Task to carry out
Copy every one of the entries below word for word, with no changes.

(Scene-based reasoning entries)
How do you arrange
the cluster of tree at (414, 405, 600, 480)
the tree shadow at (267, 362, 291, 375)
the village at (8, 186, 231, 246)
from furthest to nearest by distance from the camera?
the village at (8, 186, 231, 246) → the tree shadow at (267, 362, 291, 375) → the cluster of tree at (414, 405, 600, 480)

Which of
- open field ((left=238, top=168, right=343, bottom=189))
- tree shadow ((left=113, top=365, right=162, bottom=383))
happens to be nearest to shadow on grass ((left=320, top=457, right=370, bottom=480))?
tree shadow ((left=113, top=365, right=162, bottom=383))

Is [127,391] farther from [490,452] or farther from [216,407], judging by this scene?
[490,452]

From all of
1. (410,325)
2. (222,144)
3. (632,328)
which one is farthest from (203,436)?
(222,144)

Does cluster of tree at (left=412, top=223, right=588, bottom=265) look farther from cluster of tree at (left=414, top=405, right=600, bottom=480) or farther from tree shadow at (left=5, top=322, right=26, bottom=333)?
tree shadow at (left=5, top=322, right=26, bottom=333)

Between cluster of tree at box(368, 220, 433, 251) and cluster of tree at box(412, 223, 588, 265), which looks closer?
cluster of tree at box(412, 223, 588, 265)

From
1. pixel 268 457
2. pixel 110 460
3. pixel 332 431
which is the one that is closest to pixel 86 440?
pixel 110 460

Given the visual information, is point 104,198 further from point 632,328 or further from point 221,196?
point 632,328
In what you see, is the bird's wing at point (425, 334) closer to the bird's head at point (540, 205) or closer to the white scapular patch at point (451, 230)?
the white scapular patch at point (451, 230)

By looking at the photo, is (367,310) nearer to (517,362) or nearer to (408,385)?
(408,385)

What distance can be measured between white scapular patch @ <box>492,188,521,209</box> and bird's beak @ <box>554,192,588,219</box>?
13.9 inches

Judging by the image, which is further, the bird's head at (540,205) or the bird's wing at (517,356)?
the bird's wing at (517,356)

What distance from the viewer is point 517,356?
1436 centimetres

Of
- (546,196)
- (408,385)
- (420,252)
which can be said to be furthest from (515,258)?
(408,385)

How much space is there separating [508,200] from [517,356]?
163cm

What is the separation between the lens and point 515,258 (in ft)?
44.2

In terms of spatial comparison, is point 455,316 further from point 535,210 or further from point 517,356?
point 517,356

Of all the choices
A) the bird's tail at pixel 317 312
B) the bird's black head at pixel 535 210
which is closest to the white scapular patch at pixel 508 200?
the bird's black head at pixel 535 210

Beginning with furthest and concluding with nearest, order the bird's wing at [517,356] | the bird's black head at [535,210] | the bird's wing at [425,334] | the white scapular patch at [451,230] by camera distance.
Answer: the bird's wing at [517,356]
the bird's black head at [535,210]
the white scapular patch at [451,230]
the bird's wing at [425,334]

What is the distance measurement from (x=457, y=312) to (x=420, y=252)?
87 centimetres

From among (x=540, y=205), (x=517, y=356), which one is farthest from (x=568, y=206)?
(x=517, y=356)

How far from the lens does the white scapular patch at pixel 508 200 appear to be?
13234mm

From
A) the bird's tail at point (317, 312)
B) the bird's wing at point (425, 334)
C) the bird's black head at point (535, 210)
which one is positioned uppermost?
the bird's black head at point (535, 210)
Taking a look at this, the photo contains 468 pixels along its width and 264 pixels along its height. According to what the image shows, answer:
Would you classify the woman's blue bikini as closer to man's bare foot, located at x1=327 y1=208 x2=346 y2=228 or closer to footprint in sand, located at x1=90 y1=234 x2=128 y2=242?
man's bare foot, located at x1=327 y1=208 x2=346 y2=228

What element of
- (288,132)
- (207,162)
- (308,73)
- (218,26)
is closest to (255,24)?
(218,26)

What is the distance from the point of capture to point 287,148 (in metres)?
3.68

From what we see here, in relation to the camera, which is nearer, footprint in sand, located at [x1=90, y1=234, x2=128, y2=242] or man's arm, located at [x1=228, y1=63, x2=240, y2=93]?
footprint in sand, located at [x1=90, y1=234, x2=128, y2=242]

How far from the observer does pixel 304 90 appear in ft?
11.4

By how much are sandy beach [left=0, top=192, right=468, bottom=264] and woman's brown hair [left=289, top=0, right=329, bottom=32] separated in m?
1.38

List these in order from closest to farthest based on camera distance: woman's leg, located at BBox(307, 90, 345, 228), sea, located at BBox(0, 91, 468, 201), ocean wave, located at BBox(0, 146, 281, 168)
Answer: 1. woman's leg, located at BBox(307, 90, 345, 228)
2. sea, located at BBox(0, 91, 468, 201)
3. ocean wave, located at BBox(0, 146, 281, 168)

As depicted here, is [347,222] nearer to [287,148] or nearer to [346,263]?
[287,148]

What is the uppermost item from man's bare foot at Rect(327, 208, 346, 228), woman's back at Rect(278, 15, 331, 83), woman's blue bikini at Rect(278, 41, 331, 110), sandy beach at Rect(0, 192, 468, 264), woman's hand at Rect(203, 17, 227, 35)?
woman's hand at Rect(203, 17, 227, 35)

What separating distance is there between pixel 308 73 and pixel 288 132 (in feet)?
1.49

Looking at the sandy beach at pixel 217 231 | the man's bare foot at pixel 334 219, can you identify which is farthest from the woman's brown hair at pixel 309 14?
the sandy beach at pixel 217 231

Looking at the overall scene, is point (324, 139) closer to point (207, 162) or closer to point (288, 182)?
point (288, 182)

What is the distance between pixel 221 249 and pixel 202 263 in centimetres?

Finished task
How do you arrange
the cluster of tree at (414, 405, 600, 480)
the tree shadow at (267, 362, 291, 375)
the village at (8, 186, 231, 246)
from furthest to nearest by distance from the camera?
the village at (8, 186, 231, 246) → the tree shadow at (267, 362, 291, 375) → the cluster of tree at (414, 405, 600, 480)

Which of
- open field ((left=238, top=168, right=343, bottom=189))
- tree shadow ((left=113, top=365, right=162, bottom=383))
happens to be nearest to shadow on grass ((left=320, top=457, right=370, bottom=480))?
tree shadow ((left=113, top=365, right=162, bottom=383))

Is [127,391] farther from [490,452] or farther from [216,407], judging by this scene?
[490,452]

From all of
1. (410,325)
2. (222,144)
3. (632,328)
which one is farthest from (203,436)?
(222,144)

Does cluster of tree at (left=412, top=223, right=588, bottom=265) look farther from cluster of tree at (left=414, top=405, right=600, bottom=480) or farther from tree shadow at (left=5, top=322, right=26, bottom=333)?
tree shadow at (left=5, top=322, right=26, bottom=333)

Between cluster of tree at box(368, 220, 433, 251) and cluster of tree at box(412, 223, 588, 265), which looks closer?
cluster of tree at box(412, 223, 588, 265)

From
1. pixel 268 457
2. pixel 110 460
3. pixel 332 431
which is the one that is closest to pixel 86 440?
pixel 110 460

Given the visual information, is point 104,198 further from point 632,328 or further from point 221,196?
point 632,328
In what you see, is the bird's wing at point (425, 334) closer to the bird's head at point (540, 205) or closer to the white scapular patch at point (451, 230)?
the white scapular patch at point (451, 230)

By looking at the photo, is (367,310) nearer to (517,362) or nearer to (408,385)?
(408,385)

What distance can be measured between white scapular patch @ <box>492,188,521,209</box> and bird's beak @ <box>554,192,588,219</box>?
13.9 inches

Judging by the image, which is further, the bird's head at (540,205) or the bird's wing at (517,356)?
the bird's wing at (517,356)

What distance from the viewer is point 517,356?
1436 centimetres

Of
- (546,196)
- (408,385)
- (420,252)
which can be said to be furthest from (515,258)?
(408,385)

How much space is there separating [508,200] from [517,356]?
163cm

What is the separation between the lens and point 515,258 (in ft)?
44.2

In terms of spatial comparison, is point 455,316 further from point 535,210 or further from point 517,356?
point 517,356

Of all the choices
A) the bird's tail at pixel 317 312
B) the bird's black head at pixel 535 210
which is closest to the white scapular patch at pixel 508 200?
the bird's black head at pixel 535 210

Beginning with furthest and concluding with nearest, order the bird's wing at [517,356] | the bird's black head at [535,210] | the bird's wing at [425,334] | the white scapular patch at [451,230] by camera distance.
Answer: the bird's wing at [517,356]
the bird's black head at [535,210]
the white scapular patch at [451,230]
the bird's wing at [425,334]

What is the distance measurement from (x=457, y=312) to (x=420, y=252)?
87 centimetres

From among (x=540, y=205), (x=517, y=356), which one is farthest from (x=568, y=206)?
(x=517, y=356)

How far from the lens does the white scapular patch at pixel 508 200 appear to be?
13234mm

From
A) the bird's tail at point (317, 312)
B) the bird's wing at point (425, 334)
C) the bird's black head at point (535, 210)
which one is positioned uppermost?
the bird's black head at point (535, 210)
Taking a look at this, the photo contains 468 pixels along its width and 264 pixels along its height. According to what the image shows, answer:
Would you classify the woman's blue bikini as closer to man's bare foot, located at x1=327 y1=208 x2=346 y2=228 or closer to footprint in sand, located at x1=90 y1=234 x2=128 y2=242?
man's bare foot, located at x1=327 y1=208 x2=346 y2=228

What element of
- (288,132)
- (207,162)
- (308,73)
- (218,26)
is closest to (255,24)?
(218,26)

What is the distance from the point of capture to point 287,148 (in metres)?
3.68

From what we see here, in relation to the camera, which is nearer, footprint in sand, located at [x1=90, y1=234, x2=128, y2=242] or man's arm, located at [x1=228, y1=63, x2=240, y2=93]?
footprint in sand, located at [x1=90, y1=234, x2=128, y2=242]

How far from the observer does pixel 304 90 appear in ft?
11.4

By how much are sandy beach [left=0, top=192, right=468, bottom=264] and woman's brown hair [left=289, top=0, right=329, bottom=32] separated in m?
1.38

List these in order from closest to farthest based on camera distance: woman's leg, located at BBox(307, 90, 345, 228), sea, located at BBox(0, 91, 468, 201), ocean wave, located at BBox(0, 146, 281, 168)
Answer: 1. woman's leg, located at BBox(307, 90, 345, 228)
2. sea, located at BBox(0, 91, 468, 201)
3. ocean wave, located at BBox(0, 146, 281, 168)

As depicted here, is [347,222] nearer to [287,148] or nearer to [346,263]?
[287,148]

What is the uppermost item from man's bare foot at Rect(327, 208, 346, 228), woman's back at Rect(278, 15, 331, 83), woman's blue bikini at Rect(278, 41, 331, 110), sandy beach at Rect(0, 192, 468, 264), woman's hand at Rect(203, 17, 227, 35)?
woman's hand at Rect(203, 17, 227, 35)

What separating distance is there between pixel 308 73 and pixel 288 132 (in feet)?
1.49

Looking at the sandy beach at pixel 217 231 | the man's bare foot at pixel 334 219, can you identify which is farthest from the woman's brown hair at pixel 309 14?
the sandy beach at pixel 217 231

Looking at the overall scene, is point (324, 139) closer to point (207, 162) or closer to point (288, 182)?
point (288, 182)

What is the distance between pixel 221 249 and pixel 202 263 in centimetres?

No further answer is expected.